Ahem
Basing this primarily on Chris and Jack's campaign, didn't get to Leon because I found the game to be such trash.
The mechanics while certainly more layered than your by the numbers third person shooter, aren't what I'd call fluid or even necessary at times given that games overall gameplay loop. For starters you never animate as fluidly as modern shooters or especially something like Vanquish (which has one of the deeper systems for a tps), there is this odd thing the game does in coop where it realigns your shooting shoulder. For instance if you prefer shooting off right shoulder, and the games character is default left shoulder, after every little cutscene/qte segment it resets it, and that became fucking annoying.
It's also not an actual improvement over RE4's combat. Yes you can move n shoot, but being deliberate makes sense in the context of Resident Evil 4's greater design. Everything about that game is built around the very idea that you can not move and shoot. Enemy behavior, how combat lanes themselves are thought out, and the idea of Ashley later on. The combat mechanics might have had less than RE6, but they felt more natural and flowed better with the experience. Mercenaries mode being proof positive of that.
There is no sense of rhythm or pace to any of the gameplay, as Chris's campaign you just get bombarded with dudes to shoot and silly QTE's, and again RE4 had set pieces, it had quick time event, it just didn't do them as often as people remember. The biggest difference between a RE4 set piece is that RE4 builds tension, builds a mood, builds a setting on some level. The big one that always comes back to me is the Cabin with Luis, you don't instantly start that sequence shooting dudes out of windows, you start it by barricading the windows first. The music is thumping, and you hear the zombies bash on those bookshelfs. They will be gone, and you're just going to shoot dudes, but what happens in between that is a rise in intensity and proper build up to the action. You're probably already wound up, and the combat hasn't even started. RE5 and 6? **** the book shelfs, shoot the dudes is how those games do business.
The quick time events in RE4 were used sparingly, and were honestly used for things the games systems didn't facilitate on their own. Like a flashy knife fight with Krauser or running from a boulder, and basic dodge moves in boss fights. But again they came sparingly, in RE6, the Chris campaign is shoot dude, do a bunch of annoying button prompts to go across a wire, or shake this guy off, or slow-mo Matrix dodge again.

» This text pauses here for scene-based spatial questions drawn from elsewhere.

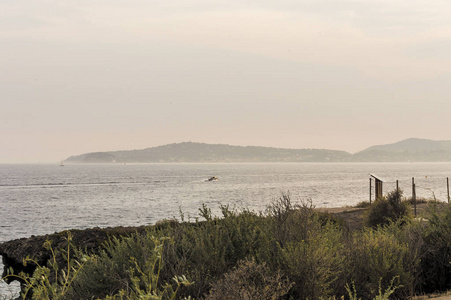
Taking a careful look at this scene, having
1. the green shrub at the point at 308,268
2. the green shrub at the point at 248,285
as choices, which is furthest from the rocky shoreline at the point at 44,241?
the green shrub at the point at 248,285

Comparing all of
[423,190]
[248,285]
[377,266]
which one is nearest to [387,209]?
[377,266]

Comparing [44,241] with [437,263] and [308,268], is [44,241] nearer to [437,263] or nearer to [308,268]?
[308,268]

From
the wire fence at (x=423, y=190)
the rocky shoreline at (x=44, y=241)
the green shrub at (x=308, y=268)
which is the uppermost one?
the green shrub at (x=308, y=268)

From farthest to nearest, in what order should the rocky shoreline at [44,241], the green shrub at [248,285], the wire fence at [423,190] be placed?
the wire fence at [423,190], the rocky shoreline at [44,241], the green shrub at [248,285]

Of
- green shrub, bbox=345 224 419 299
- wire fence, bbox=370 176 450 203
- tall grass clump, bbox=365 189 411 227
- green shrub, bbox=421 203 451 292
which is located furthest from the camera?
wire fence, bbox=370 176 450 203

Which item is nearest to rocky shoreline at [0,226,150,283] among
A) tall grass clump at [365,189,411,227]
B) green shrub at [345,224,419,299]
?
green shrub at [345,224,419,299]

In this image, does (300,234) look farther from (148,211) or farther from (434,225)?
(148,211)

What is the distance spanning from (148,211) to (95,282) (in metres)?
47.5

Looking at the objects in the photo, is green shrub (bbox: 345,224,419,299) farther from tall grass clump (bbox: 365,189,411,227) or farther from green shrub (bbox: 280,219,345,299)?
tall grass clump (bbox: 365,189,411,227)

The bosses simply aren't interesting to look at, much less fight. Boss fights in RE have always been run around, shoot dude, with no real ingenuity to them, as they are only really memorable for how they look, RE4's a lot more interesting to play in that regard, but that's an exception more than anything. RE5 and 6 suffer from very dull designs like giant black tentacle goop thing or whatever the **** that beast is you shoot down with Chris.
As jango said every now and then there is a fun stretch, but more often than not you hit some really big lows, and the just has no sense of consistency to its gameplay loop. The mechanics to me are just wasted on that game, and probably wasted on a Resident Evil game in general.
Jake's campaign with the meleeing isn't any more interesting, but at least Helena has a fat ass, she's no Jill Valentine from Resident Evil Remake.
Also the game is kind of really ugly for a MT Framework game. I think Resident Evil 5 and Devil May Cry 4 are still visually good looking today, and the overall experience screams "too many cooks in the kitchen". I agree that The Evil Within is a disappointing video game, that makes you think Shinji Mikami has lost it, but that was a far more enjoyable video game than RE5 and 6 to me, albeit an even more painfully obvious version of "It's like RE4, if you took all the greatness out of it".
Judged on its own merits: It's a bunch of interesting third person shooting mechanics that are wasted on a game with poor pacing, bad level design, no real sense of rhythm or build up, and a slip shot framework. It's an example of gameplay=/=mechanics. Mechanics are just that mechanics, gameplay is a composition. And it's a poor game, judged as Capcom's latest entry in the Resident Evil franchise, wow those people are incompetent and have no fucking idea what to do with this series. Maybe letting all your talent go away was a dumb move Capcom, you assholes.